__Material for this exercise__
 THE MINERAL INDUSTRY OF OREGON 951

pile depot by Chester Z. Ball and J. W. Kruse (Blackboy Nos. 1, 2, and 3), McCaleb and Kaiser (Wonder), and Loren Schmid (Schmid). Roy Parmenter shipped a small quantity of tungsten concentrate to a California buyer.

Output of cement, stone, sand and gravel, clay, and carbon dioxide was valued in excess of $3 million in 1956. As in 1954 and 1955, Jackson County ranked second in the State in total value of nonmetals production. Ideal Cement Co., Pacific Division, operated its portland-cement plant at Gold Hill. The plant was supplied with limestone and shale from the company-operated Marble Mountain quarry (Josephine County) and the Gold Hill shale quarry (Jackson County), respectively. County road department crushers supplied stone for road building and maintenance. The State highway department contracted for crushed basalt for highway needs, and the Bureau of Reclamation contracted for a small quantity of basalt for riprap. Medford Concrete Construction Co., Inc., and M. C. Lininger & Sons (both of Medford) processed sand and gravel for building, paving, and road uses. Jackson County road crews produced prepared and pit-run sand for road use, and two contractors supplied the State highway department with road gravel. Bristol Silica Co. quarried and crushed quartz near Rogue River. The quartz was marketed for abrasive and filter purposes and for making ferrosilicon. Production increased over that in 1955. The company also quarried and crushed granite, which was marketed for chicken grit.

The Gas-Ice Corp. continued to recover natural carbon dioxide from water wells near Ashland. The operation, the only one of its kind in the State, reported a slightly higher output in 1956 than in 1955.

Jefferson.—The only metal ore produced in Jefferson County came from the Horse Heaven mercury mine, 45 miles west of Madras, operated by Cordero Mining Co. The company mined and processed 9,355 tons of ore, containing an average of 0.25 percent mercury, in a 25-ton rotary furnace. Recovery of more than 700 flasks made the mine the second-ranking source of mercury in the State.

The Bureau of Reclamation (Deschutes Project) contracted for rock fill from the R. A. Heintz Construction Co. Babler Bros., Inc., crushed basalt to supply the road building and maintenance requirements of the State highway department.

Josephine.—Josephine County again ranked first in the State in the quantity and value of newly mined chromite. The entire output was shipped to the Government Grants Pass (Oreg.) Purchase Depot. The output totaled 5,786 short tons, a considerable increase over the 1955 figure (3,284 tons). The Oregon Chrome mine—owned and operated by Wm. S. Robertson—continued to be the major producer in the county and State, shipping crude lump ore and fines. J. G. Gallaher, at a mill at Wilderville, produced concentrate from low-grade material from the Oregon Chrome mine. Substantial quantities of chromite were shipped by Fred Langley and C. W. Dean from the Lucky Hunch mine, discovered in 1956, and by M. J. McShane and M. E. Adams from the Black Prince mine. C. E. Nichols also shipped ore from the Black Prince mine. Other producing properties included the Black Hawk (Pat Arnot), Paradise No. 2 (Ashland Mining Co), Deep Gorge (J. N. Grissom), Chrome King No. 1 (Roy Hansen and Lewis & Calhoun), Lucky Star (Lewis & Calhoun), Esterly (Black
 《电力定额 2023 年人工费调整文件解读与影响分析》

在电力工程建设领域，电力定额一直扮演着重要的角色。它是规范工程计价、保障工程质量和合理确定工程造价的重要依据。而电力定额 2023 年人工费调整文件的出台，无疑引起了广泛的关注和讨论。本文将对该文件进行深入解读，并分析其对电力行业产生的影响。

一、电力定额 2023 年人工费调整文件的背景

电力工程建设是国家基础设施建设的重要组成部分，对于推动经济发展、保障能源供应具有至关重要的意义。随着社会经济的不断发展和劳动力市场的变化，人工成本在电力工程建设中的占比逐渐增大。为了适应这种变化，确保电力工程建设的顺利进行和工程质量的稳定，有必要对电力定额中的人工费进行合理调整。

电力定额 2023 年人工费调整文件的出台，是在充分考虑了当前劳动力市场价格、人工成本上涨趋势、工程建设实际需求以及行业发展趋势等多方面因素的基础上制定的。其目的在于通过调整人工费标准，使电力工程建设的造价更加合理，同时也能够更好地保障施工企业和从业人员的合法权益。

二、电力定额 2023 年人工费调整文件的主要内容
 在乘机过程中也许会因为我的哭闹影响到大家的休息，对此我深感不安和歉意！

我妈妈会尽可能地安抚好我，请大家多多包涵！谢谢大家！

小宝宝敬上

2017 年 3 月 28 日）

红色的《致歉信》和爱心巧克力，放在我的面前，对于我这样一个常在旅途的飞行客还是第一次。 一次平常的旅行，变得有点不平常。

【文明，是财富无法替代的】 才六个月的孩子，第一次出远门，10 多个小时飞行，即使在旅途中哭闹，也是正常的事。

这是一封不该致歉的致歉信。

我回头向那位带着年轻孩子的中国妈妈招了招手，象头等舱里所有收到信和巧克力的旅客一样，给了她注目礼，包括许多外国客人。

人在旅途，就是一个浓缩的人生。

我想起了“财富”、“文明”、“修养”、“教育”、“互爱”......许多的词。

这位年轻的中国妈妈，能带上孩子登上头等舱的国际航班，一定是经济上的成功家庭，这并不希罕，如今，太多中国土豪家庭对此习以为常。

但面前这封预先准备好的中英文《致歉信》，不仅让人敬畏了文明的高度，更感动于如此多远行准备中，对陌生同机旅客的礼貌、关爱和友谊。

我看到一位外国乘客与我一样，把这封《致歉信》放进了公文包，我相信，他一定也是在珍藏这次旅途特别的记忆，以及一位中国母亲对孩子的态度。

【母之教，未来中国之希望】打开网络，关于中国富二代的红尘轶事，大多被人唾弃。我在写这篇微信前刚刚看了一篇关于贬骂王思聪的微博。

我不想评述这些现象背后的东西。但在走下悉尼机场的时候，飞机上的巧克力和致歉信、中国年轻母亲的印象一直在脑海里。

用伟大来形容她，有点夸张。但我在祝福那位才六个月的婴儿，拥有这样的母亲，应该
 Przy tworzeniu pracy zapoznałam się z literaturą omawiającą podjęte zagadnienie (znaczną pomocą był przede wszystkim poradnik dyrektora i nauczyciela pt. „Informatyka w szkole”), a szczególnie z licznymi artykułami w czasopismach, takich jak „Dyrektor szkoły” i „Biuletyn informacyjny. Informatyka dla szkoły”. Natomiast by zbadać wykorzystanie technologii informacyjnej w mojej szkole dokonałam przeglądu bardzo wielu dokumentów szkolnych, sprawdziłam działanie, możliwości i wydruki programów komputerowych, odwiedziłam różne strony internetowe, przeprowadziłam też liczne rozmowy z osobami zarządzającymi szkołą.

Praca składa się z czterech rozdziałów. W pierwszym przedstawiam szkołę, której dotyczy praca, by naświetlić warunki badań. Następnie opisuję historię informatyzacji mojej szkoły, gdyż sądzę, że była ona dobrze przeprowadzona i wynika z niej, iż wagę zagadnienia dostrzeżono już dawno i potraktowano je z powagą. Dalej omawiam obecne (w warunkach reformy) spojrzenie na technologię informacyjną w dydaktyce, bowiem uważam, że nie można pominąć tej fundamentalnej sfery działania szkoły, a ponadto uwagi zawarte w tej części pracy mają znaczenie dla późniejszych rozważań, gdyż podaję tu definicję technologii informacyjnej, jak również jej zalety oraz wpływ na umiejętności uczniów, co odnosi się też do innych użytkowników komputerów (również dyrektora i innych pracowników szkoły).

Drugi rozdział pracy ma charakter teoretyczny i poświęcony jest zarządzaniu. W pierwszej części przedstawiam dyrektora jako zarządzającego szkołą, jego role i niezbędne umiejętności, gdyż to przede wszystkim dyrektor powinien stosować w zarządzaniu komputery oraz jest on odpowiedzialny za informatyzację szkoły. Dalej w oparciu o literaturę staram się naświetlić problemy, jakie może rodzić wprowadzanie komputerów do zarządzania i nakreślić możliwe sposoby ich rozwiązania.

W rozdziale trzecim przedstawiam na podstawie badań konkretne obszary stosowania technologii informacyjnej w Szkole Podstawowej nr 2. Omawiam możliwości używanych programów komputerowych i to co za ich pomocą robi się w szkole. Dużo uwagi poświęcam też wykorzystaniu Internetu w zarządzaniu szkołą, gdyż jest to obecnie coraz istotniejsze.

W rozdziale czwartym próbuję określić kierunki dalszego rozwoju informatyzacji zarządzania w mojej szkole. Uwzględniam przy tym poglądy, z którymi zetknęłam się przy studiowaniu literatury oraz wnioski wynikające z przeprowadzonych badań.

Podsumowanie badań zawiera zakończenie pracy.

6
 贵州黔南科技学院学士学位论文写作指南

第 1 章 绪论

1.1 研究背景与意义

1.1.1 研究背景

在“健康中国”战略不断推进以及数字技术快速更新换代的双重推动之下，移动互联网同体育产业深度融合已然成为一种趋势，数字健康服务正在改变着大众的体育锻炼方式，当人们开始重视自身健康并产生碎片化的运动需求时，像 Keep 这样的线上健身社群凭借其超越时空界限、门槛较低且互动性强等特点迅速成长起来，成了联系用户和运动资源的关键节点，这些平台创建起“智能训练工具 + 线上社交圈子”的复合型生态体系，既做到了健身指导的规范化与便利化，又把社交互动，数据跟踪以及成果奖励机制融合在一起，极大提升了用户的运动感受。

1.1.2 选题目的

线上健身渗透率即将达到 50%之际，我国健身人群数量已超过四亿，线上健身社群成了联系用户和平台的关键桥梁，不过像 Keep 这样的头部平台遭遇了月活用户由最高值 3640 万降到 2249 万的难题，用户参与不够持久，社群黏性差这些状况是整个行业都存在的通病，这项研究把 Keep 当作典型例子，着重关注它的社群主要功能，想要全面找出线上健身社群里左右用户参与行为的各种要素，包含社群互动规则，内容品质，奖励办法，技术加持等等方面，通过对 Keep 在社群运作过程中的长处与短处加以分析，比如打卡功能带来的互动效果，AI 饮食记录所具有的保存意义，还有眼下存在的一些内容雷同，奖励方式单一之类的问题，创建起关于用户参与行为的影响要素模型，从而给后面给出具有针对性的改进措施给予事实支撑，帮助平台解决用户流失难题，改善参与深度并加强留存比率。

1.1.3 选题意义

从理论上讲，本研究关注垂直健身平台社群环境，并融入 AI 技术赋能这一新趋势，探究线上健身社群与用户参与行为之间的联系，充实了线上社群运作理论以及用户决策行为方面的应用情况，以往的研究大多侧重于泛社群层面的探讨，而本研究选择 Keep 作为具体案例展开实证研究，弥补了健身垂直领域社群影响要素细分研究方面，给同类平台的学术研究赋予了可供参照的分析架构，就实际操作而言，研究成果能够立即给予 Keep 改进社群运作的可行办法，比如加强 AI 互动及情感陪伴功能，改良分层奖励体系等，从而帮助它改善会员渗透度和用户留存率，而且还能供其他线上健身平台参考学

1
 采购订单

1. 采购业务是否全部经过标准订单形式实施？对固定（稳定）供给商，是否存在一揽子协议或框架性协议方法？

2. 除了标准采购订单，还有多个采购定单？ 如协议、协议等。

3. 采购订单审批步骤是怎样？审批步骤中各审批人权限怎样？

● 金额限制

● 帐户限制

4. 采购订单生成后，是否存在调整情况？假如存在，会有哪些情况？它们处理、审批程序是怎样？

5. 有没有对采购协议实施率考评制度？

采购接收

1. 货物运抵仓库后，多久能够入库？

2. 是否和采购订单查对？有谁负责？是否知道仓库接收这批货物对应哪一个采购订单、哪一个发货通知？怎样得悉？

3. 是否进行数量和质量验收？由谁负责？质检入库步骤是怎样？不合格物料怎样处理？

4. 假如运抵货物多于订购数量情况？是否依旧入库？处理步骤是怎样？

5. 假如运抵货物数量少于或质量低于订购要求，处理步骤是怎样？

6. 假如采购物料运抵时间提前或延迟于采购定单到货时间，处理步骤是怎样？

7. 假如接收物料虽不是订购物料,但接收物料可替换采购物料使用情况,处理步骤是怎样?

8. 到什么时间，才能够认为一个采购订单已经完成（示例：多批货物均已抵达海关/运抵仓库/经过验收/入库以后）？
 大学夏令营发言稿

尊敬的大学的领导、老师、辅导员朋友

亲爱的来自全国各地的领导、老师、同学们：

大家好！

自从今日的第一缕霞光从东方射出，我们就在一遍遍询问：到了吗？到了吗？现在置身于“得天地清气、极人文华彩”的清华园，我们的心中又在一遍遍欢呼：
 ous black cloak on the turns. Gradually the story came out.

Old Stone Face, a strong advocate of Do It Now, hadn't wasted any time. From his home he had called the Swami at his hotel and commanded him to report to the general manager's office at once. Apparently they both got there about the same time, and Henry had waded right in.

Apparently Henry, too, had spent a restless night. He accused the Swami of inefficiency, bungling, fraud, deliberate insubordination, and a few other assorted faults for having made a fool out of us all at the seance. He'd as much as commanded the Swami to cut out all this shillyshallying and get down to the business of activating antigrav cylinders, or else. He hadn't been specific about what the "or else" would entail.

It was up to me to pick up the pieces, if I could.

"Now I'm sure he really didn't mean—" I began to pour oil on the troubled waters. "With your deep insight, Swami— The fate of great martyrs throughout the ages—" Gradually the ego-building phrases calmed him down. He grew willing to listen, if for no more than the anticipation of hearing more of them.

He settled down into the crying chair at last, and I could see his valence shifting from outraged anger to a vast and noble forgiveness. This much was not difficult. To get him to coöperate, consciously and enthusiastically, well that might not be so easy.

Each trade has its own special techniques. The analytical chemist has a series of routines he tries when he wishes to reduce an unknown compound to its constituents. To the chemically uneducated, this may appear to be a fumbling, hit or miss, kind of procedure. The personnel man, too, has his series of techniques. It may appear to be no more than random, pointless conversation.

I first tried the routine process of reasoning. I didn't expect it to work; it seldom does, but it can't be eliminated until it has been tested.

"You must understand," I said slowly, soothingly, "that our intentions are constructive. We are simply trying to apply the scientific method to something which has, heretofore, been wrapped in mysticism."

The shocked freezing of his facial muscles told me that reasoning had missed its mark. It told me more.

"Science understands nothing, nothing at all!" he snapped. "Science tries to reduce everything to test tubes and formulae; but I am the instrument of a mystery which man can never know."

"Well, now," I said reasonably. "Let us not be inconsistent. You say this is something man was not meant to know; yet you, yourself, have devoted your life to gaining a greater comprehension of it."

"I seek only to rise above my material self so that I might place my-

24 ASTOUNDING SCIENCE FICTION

__Exercise aim__
Retype only this portion of the data above: the line containing "I said reasonably.", the line containing "seek only to", and all lines between them, exactly.

__Answer__
"Well, now," I said reasonably. "Let us not be inconsistent. You say this is something man was not meant to know; yet you, yourself, have devoted your life to gaining a greater comprehension of it."

"I seek only to rise above my material self so that I might place my-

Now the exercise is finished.